Extension of Deep Learning-Based Automated Segmentation of Resection Cavities on Postsurgical Epilepsy MRI
As a Research Assistant to Dr. Davis at Penn’s Center for Neuroengineering and Therapeutics, I trained a deep learning model to automate resection cavity segmentation on postoperative MRI of epilepsy patients to help physicians quantify removed brain structures.
The purpose of the project was to expand on a previous paper about Deep Learning-Based Automated Segmentation of Resection Cavities on Postsurgical Epilepsy MRI by adding a step in the data preprocessing and then training of the model.

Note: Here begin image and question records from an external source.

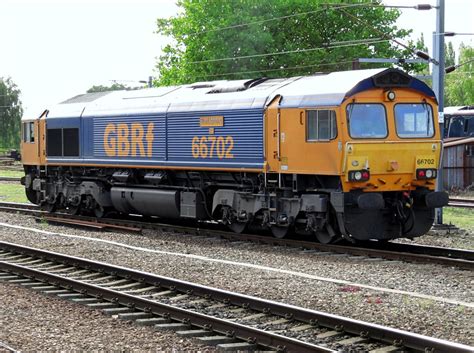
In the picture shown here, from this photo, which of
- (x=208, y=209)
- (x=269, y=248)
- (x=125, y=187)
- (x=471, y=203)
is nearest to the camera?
(x=269, y=248)

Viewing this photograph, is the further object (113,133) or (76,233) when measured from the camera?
(113,133)

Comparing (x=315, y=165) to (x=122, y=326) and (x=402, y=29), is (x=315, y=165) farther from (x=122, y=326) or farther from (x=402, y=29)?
(x=402, y=29)

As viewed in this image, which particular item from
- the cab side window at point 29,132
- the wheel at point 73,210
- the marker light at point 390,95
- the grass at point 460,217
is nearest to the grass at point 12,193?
the cab side window at point 29,132

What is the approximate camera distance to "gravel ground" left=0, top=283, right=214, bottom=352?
8281 mm

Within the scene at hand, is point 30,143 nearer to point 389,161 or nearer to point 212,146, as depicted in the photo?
point 212,146

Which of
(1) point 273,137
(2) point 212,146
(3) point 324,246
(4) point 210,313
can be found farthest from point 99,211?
(4) point 210,313

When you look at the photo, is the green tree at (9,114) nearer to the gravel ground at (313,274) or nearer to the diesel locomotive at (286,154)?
the diesel locomotive at (286,154)

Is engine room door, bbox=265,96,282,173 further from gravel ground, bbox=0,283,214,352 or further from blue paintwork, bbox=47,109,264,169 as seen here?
gravel ground, bbox=0,283,214,352

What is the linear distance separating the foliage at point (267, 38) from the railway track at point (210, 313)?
2882cm

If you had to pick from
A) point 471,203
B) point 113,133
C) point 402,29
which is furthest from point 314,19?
point 113,133

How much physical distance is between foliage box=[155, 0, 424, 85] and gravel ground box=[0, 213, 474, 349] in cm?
2504

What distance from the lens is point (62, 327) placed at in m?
9.12

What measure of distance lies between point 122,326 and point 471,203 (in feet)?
62.4

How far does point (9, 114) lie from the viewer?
97125 millimetres
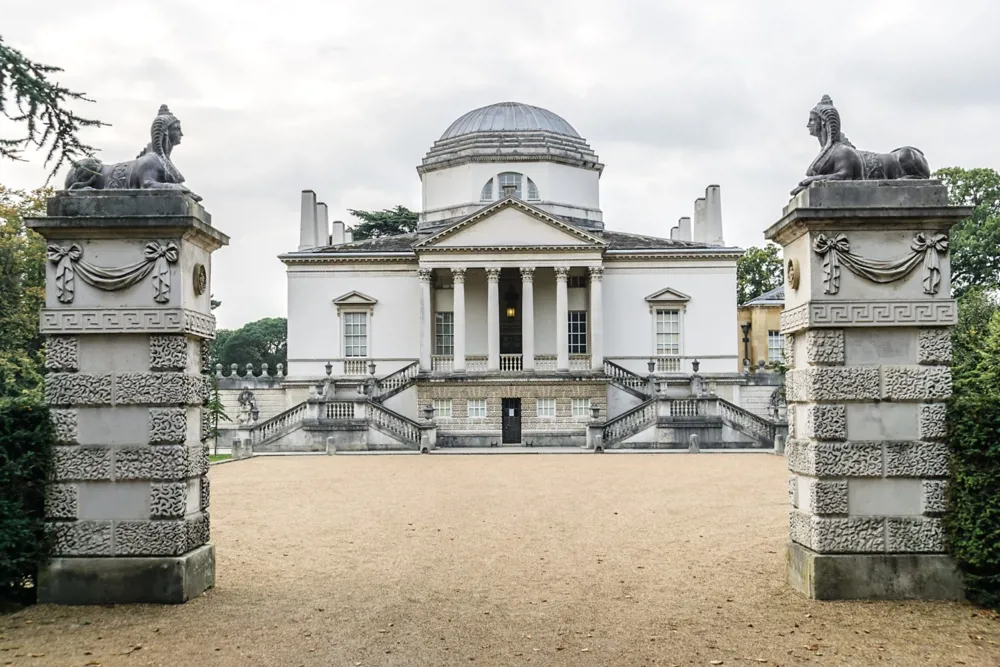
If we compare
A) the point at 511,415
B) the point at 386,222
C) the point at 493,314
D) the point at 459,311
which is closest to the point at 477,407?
→ the point at 511,415

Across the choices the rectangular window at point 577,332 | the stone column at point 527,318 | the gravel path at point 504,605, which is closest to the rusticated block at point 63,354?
the gravel path at point 504,605

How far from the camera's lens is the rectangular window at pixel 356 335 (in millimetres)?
44031

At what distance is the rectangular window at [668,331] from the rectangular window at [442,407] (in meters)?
11.3

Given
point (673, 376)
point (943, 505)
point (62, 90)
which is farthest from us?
point (673, 376)

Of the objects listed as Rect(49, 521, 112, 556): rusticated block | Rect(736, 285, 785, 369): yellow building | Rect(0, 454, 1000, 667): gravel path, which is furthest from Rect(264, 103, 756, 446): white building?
Rect(49, 521, 112, 556): rusticated block

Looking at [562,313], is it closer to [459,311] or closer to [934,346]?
[459,311]

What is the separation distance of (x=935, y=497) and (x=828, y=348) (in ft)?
5.57

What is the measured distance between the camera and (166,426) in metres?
8.52

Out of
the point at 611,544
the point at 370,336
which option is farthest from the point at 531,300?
the point at 611,544

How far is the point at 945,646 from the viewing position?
6969mm

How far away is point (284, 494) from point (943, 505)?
13.7 metres

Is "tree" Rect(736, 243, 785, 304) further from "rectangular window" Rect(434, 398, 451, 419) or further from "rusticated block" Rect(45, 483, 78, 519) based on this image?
"rusticated block" Rect(45, 483, 78, 519)

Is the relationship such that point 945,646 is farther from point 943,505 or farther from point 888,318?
point 888,318

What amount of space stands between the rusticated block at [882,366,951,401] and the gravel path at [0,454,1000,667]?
1901mm
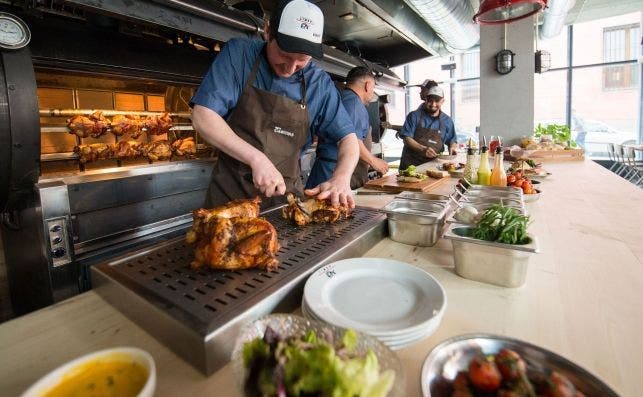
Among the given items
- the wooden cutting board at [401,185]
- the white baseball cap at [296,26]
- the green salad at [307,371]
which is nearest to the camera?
the green salad at [307,371]


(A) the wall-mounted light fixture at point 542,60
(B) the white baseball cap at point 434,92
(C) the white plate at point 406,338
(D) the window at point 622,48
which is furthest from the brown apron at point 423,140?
(D) the window at point 622,48

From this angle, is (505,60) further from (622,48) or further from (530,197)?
(622,48)

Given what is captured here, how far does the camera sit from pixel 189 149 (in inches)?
129

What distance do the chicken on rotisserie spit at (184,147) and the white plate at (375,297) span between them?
2565 millimetres

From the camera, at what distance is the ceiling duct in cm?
528

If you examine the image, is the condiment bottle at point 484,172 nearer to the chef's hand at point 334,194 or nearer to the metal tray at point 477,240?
the chef's hand at point 334,194

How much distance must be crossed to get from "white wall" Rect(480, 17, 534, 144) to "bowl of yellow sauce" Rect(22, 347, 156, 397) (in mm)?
6147

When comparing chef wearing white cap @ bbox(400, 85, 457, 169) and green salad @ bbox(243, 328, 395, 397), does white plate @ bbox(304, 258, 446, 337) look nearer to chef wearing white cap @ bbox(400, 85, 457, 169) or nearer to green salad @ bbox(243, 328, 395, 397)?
green salad @ bbox(243, 328, 395, 397)

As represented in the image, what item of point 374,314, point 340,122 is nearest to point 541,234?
point 374,314

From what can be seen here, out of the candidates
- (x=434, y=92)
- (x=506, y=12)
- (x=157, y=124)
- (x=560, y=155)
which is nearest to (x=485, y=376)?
(x=157, y=124)

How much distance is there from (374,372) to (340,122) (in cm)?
199

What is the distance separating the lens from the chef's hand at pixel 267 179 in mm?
1572

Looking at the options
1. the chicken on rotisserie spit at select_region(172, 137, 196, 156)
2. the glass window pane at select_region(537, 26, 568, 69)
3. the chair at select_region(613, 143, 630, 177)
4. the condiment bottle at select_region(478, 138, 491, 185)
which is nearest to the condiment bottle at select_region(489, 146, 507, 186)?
the condiment bottle at select_region(478, 138, 491, 185)

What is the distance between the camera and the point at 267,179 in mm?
1584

A step of data augmentation was added to the pre-processing. Initially, the MRI was transformed into png slices in the axial view. The step added was including sagittal and coronal views in the model’s training. These images were later used to train the model. Additionally, all of the 3D volumetric images were normalized to a standard intensity range 0 to 1.The models have a U-Net CNN architecture and the training was done using the Keras API with TensorFlow backend.
Lastly, a majority vote algorithm was then used to run inference and determine if a voxel should be in the generated mask or not.
After training the 3 different models, running inference, and the majority vote algorithm, we determined that Axial/Coronal model is the highest performer.
Future work includes investigating the sagittal model and see how we can improve its performance.